Setelah parkir perjalanan dilanjutkan dengan berjalan kaki. Menurut papan yang ada di depan pabrik kopi Gunung Pasang, jarak yang ditempuh ke jeram tancak yakni 2,5 km. Sepertinya jarak yang tidak terlalu jauh dan masih sanggup dibayangkan kadar capeknya. Tapi ketika saya coba tanya ke penjaga parkir, berapa usang perjalanan dengan jalan kaki. Jawabannya yakni 1,5 jam paling cepat. Lho kok sanggup usang sekali? Begitu pikir saya sambil memulai jalan kaki menuju air terjun.
Walau di awal perjalanan kaki, jalanan setapak yang mulus, beberapa ratus meter kemudian sudah terlihat aslinya. Jalanan setapak berbatu, dan agak menanjak. Masih juga harus melintasi sungai kecil. Perlu sekitar 30 menit jalan kaki untuk mencapai persimpangan jalan yang berada di kebun kopi. Kita sanggup beristirahat sebentar di sini untuk mengurangi ngos2an perjalanan dari bawah tadi, sambil menikmati hijaunya pohon pohon kopi dan udara segar yang semilir.
|
Rombongan di belakang saya ini tertawa besar hati di awal perjalanan. Foto: pribadi |
|
Pabrik Gunung Pasang & peringatan sebelum ke jeram Tancak. Bener itu 2,5 km? Foto: pribadi |
|
Kondisi jalan di awal naik. Foto: Pribadi |
Dari pesimpangan ini kita ambil jalan yang lurus ke atas. Tidak sanggup pribadi lurus, tapi harus belok sedikit terus ambil yang jalan lurus ke atas. Tujuan berikutnya yakni hingga dengan ketemu sungai dengan batu-batu yang besar dan deras airnya. Walau jaraknya tidak sejauh dari awal naik hingga persimpangan tadi, tapi dari sini medannya lebih menantang.

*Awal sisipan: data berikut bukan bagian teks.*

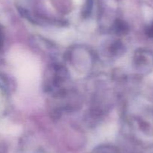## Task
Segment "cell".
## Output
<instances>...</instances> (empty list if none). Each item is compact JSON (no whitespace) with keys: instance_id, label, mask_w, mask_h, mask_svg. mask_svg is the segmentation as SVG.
Segmentation results:
<instances>
[{"instance_id":"cell-1","label":"cell","mask_w":153,"mask_h":153,"mask_svg":"<svg viewBox=\"0 0 153 153\" xmlns=\"http://www.w3.org/2000/svg\"><path fill=\"white\" fill-rule=\"evenodd\" d=\"M13 60L20 88L25 91L37 88L40 79L38 61L31 53L22 50L15 54Z\"/></svg>"},{"instance_id":"cell-2","label":"cell","mask_w":153,"mask_h":153,"mask_svg":"<svg viewBox=\"0 0 153 153\" xmlns=\"http://www.w3.org/2000/svg\"><path fill=\"white\" fill-rule=\"evenodd\" d=\"M149 34L151 37H153V23L152 24V26H151L149 29Z\"/></svg>"},{"instance_id":"cell-3","label":"cell","mask_w":153,"mask_h":153,"mask_svg":"<svg viewBox=\"0 0 153 153\" xmlns=\"http://www.w3.org/2000/svg\"><path fill=\"white\" fill-rule=\"evenodd\" d=\"M97 153H114V152H111L110 151H102V152H99Z\"/></svg>"}]
</instances>
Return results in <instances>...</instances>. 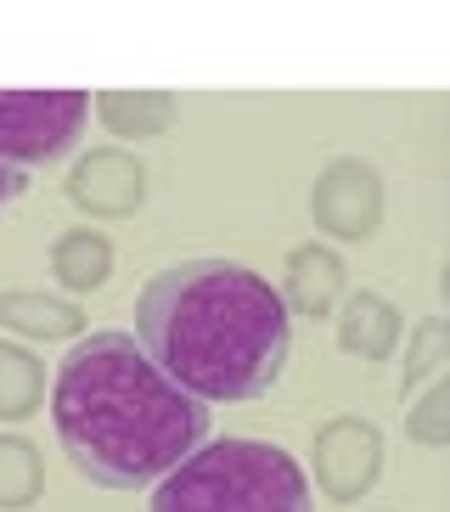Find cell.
<instances>
[{
	"instance_id": "cell-11",
	"label": "cell",
	"mask_w": 450,
	"mask_h": 512,
	"mask_svg": "<svg viewBox=\"0 0 450 512\" xmlns=\"http://www.w3.org/2000/svg\"><path fill=\"white\" fill-rule=\"evenodd\" d=\"M96 119L119 141H152L180 119V102L169 91H102L96 96Z\"/></svg>"
},
{
	"instance_id": "cell-13",
	"label": "cell",
	"mask_w": 450,
	"mask_h": 512,
	"mask_svg": "<svg viewBox=\"0 0 450 512\" xmlns=\"http://www.w3.org/2000/svg\"><path fill=\"white\" fill-rule=\"evenodd\" d=\"M45 400V361L29 344H6L0 338V422L34 417Z\"/></svg>"
},
{
	"instance_id": "cell-8",
	"label": "cell",
	"mask_w": 450,
	"mask_h": 512,
	"mask_svg": "<svg viewBox=\"0 0 450 512\" xmlns=\"http://www.w3.org/2000/svg\"><path fill=\"white\" fill-rule=\"evenodd\" d=\"M282 299L293 316L304 321H327L344 310L349 299V271H344V254L332 242H304L287 254V271H282Z\"/></svg>"
},
{
	"instance_id": "cell-15",
	"label": "cell",
	"mask_w": 450,
	"mask_h": 512,
	"mask_svg": "<svg viewBox=\"0 0 450 512\" xmlns=\"http://www.w3.org/2000/svg\"><path fill=\"white\" fill-rule=\"evenodd\" d=\"M445 372H450V321H445V316H428V321H417V332H411V344H405L400 394L434 389V383H439Z\"/></svg>"
},
{
	"instance_id": "cell-14",
	"label": "cell",
	"mask_w": 450,
	"mask_h": 512,
	"mask_svg": "<svg viewBox=\"0 0 450 512\" xmlns=\"http://www.w3.org/2000/svg\"><path fill=\"white\" fill-rule=\"evenodd\" d=\"M45 490V462L23 434H0V512H29Z\"/></svg>"
},
{
	"instance_id": "cell-6",
	"label": "cell",
	"mask_w": 450,
	"mask_h": 512,
	"mask_svg": "<svg viewBox=\"0 0 450 512\" xmlns=\"http://www.w3.org/2000/svg\"><path fill=\"white\" fill-rule=\"evenodd\" d=\"M310 220L332 242H360L372 237L383 220V181L366 158H332L310 186Z\"/></svg>"
},
{
	"instance_id": "cell-3",
	"label": "cell",
	"mask_w": 450,
	"mask_h": 512,
	"mask_svg": "<svg viewBox=\"0 0 450 512\" xmlns=\"http://www.w3.org/2000/svg\"><path fill=\"white\" fill-rule=\"evenodd\" d=\"M147 512H310V479L270 439H214L152 484Z\"/></svg>"
},
{
	"instance_id": "cell-4",
	"label": "cell",
	"mask_w": 450,
	"mask_h": 512,
	"mask_svg": "<svg viewBox=\"0 0 450 512\" xmlns=\"http://www.w3.org/2000/svg\"><path fill=\"white\" fill-rule=\"evenodd\" d=\"M85 91H0V164L34 169L79 147L90 119Z\"/></svg>"
},
{
	"instance_id": "cell-17",
	"label": "cell",
	"mask_w": 450,
	"mask_h": 512,
	"mask_svg": "<svg viewBox=\"0 0 450 512\" xmlns=\"http://www.w3.org/2000/svg\"><path fill=\"white\" fill-rule=\"evenodd\" d=\"M12 197H23V169L0 164V209H6V203H12Z\"/></svg>"
},
{
	"instance_id": "cell-12",
	"label": "cell",
	"mask_w": 450,
	"mask_h": 512,
	"mask_svg": "<svg viewBox=\"0 0 450 512\" xmlns=\"http://www.w3.org/2000/svg\"><path fill=\"white\" fill-rule=\"evenodd\" d=\"M51 276H57V287H68V293H96V287H107V276H113V242L96 226L62 231V237L51 242Z\"/></svg>"
},
{
	"instance_id": "cell-9",
	"label": "cell",
	"mask_w": 450,
	"mask_h": 512,
	"mask_svg": "<svg viewBox=\"0 0 450 512\" xmlns=\"http://www.w3.org/2000/svg\"><path fill=\"white\" fill-rule=\"evenodd\" d=\"M0 332H17L29 344H62V338L85 332V310L62 293L23 287V293H0Z\"/></svg>"
},
{
	"instance_id": "cell-10",
	"label": "cell",
	"mask_w": 450,
	"mask_h": 512,
	"mask_svg": "<svg viewBox=\"0 0 450 512\" xmlns=\"http://www.w3.org/2000/svg\"><path fill=\"white\" fill-rule=\"evenodd\" d=\"M400 310L383 293H349L338 310V349L355 361H389L400 349Z\"/></svg>"
},
{
	"instance_id": "cell-5",
	"label": "cell",
	"mask_w": 450,
	"mask_h": 512,
	"mask_svg": "<svg viewBox=\"0 0 450 512\" xmlns=\"http://www.w3.org/2000/svg\"><path fill=\"white\" fill-rule=\"evenodd\" d=\"M310 473L321 484V496L338 507H355L383 473V434L366 417H332L310 445Z\"/></svg>"
},
{
	"instance_id": "cell-7",
	"label": "cell",
	"mask_w": 450,
	"mask_h": 512,
	"mask_svg": "<svg viewBox=\"0 0 450 512\" xmlns=\"http://www.w3.org/2000/svg\"><path fill=\"white\" fill-rule=\"evenodd\" d=\"M68 203L90 220H130L147 203V169L124 147H90L68 169Z\"/></svg>"
},
{
	"instance_id": "cell-2",
	"label": "cell",
	"mask_w": 450,
	"mask_h": 512,
	"mask_svg": "<svg viewBox=\"0 0 450 512\" xmlns=\"http://www.w3.org/2000/svg\"><path fill=\"white\" fill-rule=\"evenodd\" d=\"M135 344L203 406L265 400L287 366L293 310L282 287L237 259H186L147 282Z\"/></svg>"
},
{
	"instance_id": "cell-1",
	"label": "cell",
	"mask_w": 450,
	"mask_h": 512,
	"mask_svg": "<svg viewBox=\"0 0 450 512\" xmlns=\"http://www.w3.org/2000/svg\"><path fill=\"white\" fill-rule=\"evenodd\" d=\"M51 422L68 462L102 490L164 484L192 451H203L209 406L192 400L135 332H85L57 366Z\"/></svg>"
},
{
	"instance_id": "cell-16",
	"label": "cell",
	"mask_w": 450,
	"mask_h": 512,
	"mask_svg": "<svg viewBox=\"0 0 450 512\" xmlns=\"http://www.w3.org/2000/svg\"><path fill=\"white\" fill-rule=\"evenodd\" d=\"M405 434L417 439V445H445L450 439V383L445 377L405 406Z\"/></svg>"
}]
</instances>
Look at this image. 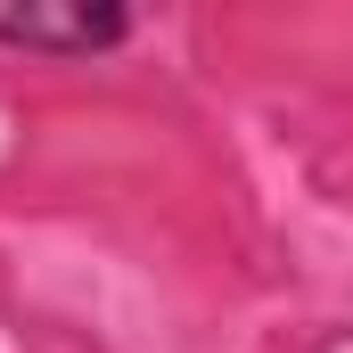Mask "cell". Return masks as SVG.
<instances>
[{
  "label": "cell",
  "instance_id": "obj_1",
  "mask_svg": "<svg viewBox=\"0 0 353 353\" xmlns=\"http://www.w3.org/2000/svg\"><path fill=\"white\" fill-rule=\"evenodd\" d=\"M115 41H132V8H107V0H25V8H0V50L99 58Z\"/></svg>",
  "mask_w": 353,
  "mask_h": 353
}]
</instances>
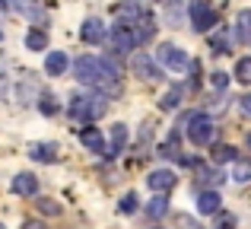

Diperlukan sekitar 40 menit dari percabangan jalan tadi hingga sungai. Perjalanan dengan jalan setapak yang menyempit dan menanjak. Melewati rumpun bambu yang rimbun. Melintasi bekas pohon tumbang yang masih melintang di jalan. Dan terus menanjak lagi di jalan sempit di antara pohon kopi hingga hingga di sungai besar.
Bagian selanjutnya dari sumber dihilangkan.